Passage provided
Temba Tagwireyi (born 16 January 1982), known professionally as Tembalami, is a Zimbabwean gospel artist and businessman.

Background
Tagwireyi was born in Chitungwiza where he grew up and attended his early education.

Tagwireyi started his music career in 2002 as part of a gospel group called The Burning Bush, then he had a stint as a secular artist in 2004. During that time, he collaborated with the rap duo Extra Large. He became prominent after the release of the Tomurumbidza single which became a hit on radio charts in Zimbabwe in 2011. Tagwireyi had his first studio recording with The Burning Bush. He then left the group to become one of the founding members of popular group, Zimpraise Choir, in 2006. He had his first international tour in 2014 when he toured the United States' East Coast.

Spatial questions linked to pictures
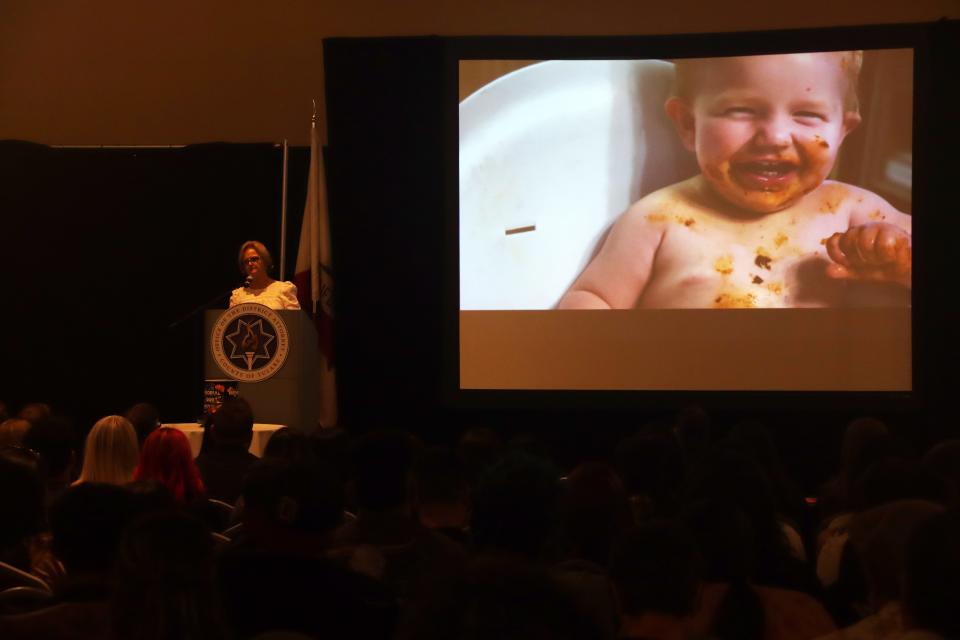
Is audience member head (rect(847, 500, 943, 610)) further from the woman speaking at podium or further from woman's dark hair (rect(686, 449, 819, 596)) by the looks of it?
the woman speaking at podium

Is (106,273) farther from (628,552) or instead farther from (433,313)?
(628,552)

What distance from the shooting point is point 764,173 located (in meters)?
6.75

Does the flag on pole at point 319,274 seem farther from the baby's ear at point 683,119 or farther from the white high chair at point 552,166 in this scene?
the baby's ear at point 683,119

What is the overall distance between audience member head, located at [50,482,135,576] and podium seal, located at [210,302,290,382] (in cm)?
400

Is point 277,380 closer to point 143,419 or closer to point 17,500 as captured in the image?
point 143,419

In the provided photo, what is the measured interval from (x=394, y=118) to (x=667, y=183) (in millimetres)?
1731

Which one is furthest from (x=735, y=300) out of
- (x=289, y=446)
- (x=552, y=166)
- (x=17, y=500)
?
(x=17, y=500)

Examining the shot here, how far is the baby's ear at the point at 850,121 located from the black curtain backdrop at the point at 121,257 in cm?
347

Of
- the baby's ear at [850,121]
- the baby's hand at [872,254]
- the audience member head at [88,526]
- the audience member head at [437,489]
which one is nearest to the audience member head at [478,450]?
the audience member head at [437,489]

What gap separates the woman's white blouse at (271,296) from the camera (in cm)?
631

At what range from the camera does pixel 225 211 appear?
25.0 ft

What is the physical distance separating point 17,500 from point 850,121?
18.6 ft

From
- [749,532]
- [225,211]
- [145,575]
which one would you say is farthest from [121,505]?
[225,211]

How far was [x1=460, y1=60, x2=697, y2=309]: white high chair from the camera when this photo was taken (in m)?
6.90
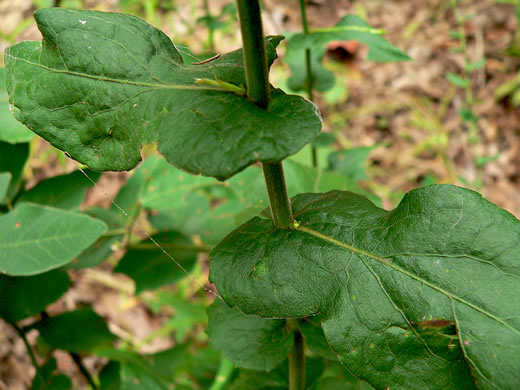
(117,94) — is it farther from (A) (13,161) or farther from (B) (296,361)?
(A) (13,161)

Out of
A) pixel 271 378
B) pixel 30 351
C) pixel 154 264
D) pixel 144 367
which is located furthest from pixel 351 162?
pixel 30 351

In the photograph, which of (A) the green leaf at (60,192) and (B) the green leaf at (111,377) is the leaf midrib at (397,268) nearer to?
(A) the green leaf at (60,192)

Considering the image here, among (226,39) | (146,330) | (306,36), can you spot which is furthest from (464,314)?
(226,39)

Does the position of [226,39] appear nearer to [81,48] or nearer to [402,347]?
[81,48]

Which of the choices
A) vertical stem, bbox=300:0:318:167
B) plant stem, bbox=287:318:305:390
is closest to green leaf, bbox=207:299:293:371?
plant stem, bbox=287:318:305:390

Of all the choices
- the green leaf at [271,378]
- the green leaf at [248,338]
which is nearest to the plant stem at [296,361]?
the green leaf at [248,338]

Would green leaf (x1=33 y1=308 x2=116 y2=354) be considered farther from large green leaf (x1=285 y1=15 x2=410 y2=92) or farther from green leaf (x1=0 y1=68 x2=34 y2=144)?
large green leaf (x1=285 y1=15 x2=410 y2=92)
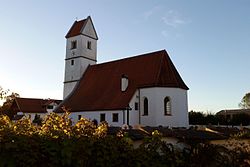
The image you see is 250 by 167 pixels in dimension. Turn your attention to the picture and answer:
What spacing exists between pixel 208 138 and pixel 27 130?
554 cm

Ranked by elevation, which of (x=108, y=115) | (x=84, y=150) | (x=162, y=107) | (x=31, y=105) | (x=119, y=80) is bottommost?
(x=84, y=150)

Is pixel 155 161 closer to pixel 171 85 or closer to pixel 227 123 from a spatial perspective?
pixel 171 85

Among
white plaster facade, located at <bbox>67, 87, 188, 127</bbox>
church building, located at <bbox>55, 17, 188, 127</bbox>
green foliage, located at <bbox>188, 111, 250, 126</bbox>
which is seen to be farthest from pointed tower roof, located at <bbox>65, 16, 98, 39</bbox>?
green foliage, located at <bbox>188, 111, 250, 126</bbox>

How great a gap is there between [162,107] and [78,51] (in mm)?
16580

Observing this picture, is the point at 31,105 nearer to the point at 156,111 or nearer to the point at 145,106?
the point at 145,106

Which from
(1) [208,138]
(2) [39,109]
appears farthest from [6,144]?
(2) [39,109]

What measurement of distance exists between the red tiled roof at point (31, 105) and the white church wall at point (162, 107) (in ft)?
105

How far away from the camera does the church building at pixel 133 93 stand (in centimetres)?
2898

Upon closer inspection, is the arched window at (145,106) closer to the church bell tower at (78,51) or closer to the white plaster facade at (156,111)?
the white plaster facade at (156,111)

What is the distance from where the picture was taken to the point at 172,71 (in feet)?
99.1

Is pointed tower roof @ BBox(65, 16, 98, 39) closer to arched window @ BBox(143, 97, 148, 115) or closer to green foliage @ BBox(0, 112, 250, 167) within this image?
arched window @ BBox(143, 97, 148, 115)

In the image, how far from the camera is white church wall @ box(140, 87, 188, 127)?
28.7 m

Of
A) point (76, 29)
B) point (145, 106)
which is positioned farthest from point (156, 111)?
point (76, 29)

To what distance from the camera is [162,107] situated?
95.0 ft
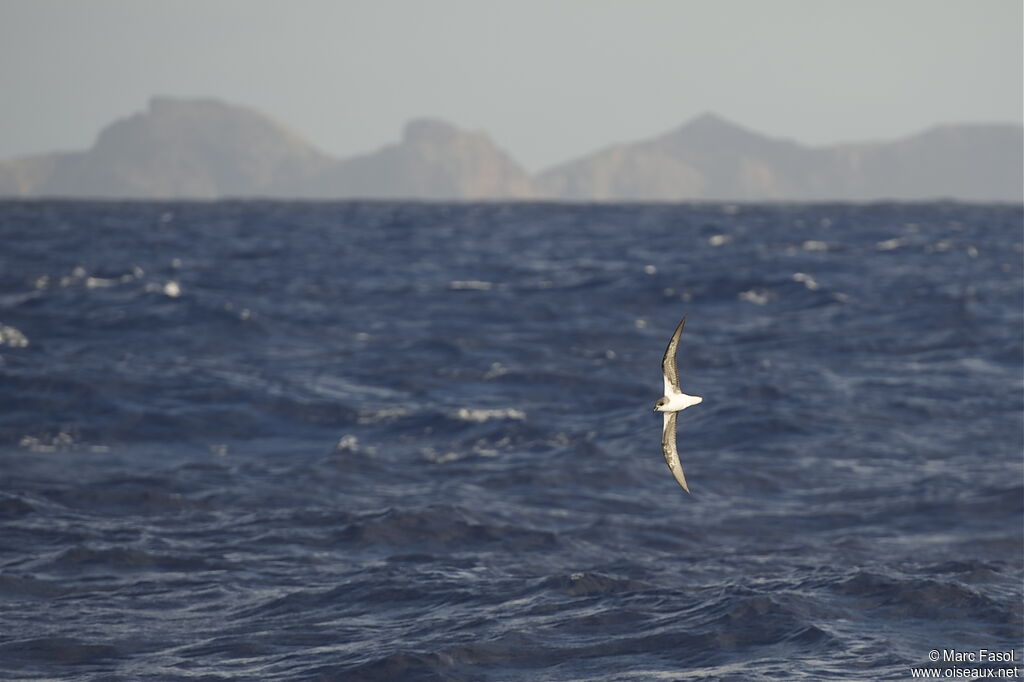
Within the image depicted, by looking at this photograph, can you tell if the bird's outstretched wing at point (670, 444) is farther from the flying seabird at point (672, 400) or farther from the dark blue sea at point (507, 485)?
the dark blue sea at point (507, 485)

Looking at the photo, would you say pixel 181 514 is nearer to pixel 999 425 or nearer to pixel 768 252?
pixel 999 425

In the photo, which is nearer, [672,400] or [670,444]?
[672,400]

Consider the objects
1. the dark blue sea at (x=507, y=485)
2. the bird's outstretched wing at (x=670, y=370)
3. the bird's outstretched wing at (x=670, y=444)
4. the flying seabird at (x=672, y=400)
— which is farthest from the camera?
the dark blue sea at (x=507, y=485)

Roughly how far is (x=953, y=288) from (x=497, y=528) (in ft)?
131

Things to do
1. Copy the part of the Tembalami biography starting at "Temba Tagwireyi (born" and ending at "States' East Coast.".
2. Answer these questions from the Tembalami biography:
(a) In which town was Tagwireyi born?
(b) Which single became a hit on Zimbabwean radio charts in 2011?
(c) What region did his first international tour cover in 2014?
3. Render this sentence from the Tembalami biography in Spanish: "He had his first international tour in 2014 when he toured the United States' East Coast."

Solutions in order
1.
Temba Tagwireyi (born 16 January 1982), known professionally as Tembalami, is a Zimbabwean gospel artist and businessman.

Background
Tagwireyi was born in Chitungwiza where he grew up and attended his early education.

Tagwireyi started his music career in 2002 as part of a gospel group called The Burning Bush, then he had a stint as a secular artist in 2004. During that time, he collaborated with the rap duo Extra Large. He became prominent after the release of the Tomurumbidza single which became a hit on radio charts in Zimbabwe in 2011. Tagwireyi had his first studio recording with The Burning Bush. He then left the group to become one of the founding members of popular group, Zimpraise Choir, in 2006. He had his first international tour in 2014 when he toured the United States' East Coast.

2.
(a) Chitungwiza
(b) Tomurumbidza
(c) The East Coast of the United States

3. Realizó su primera gira internacional en 2014, cuando recorrió la Costa Este de los Estados Unidos.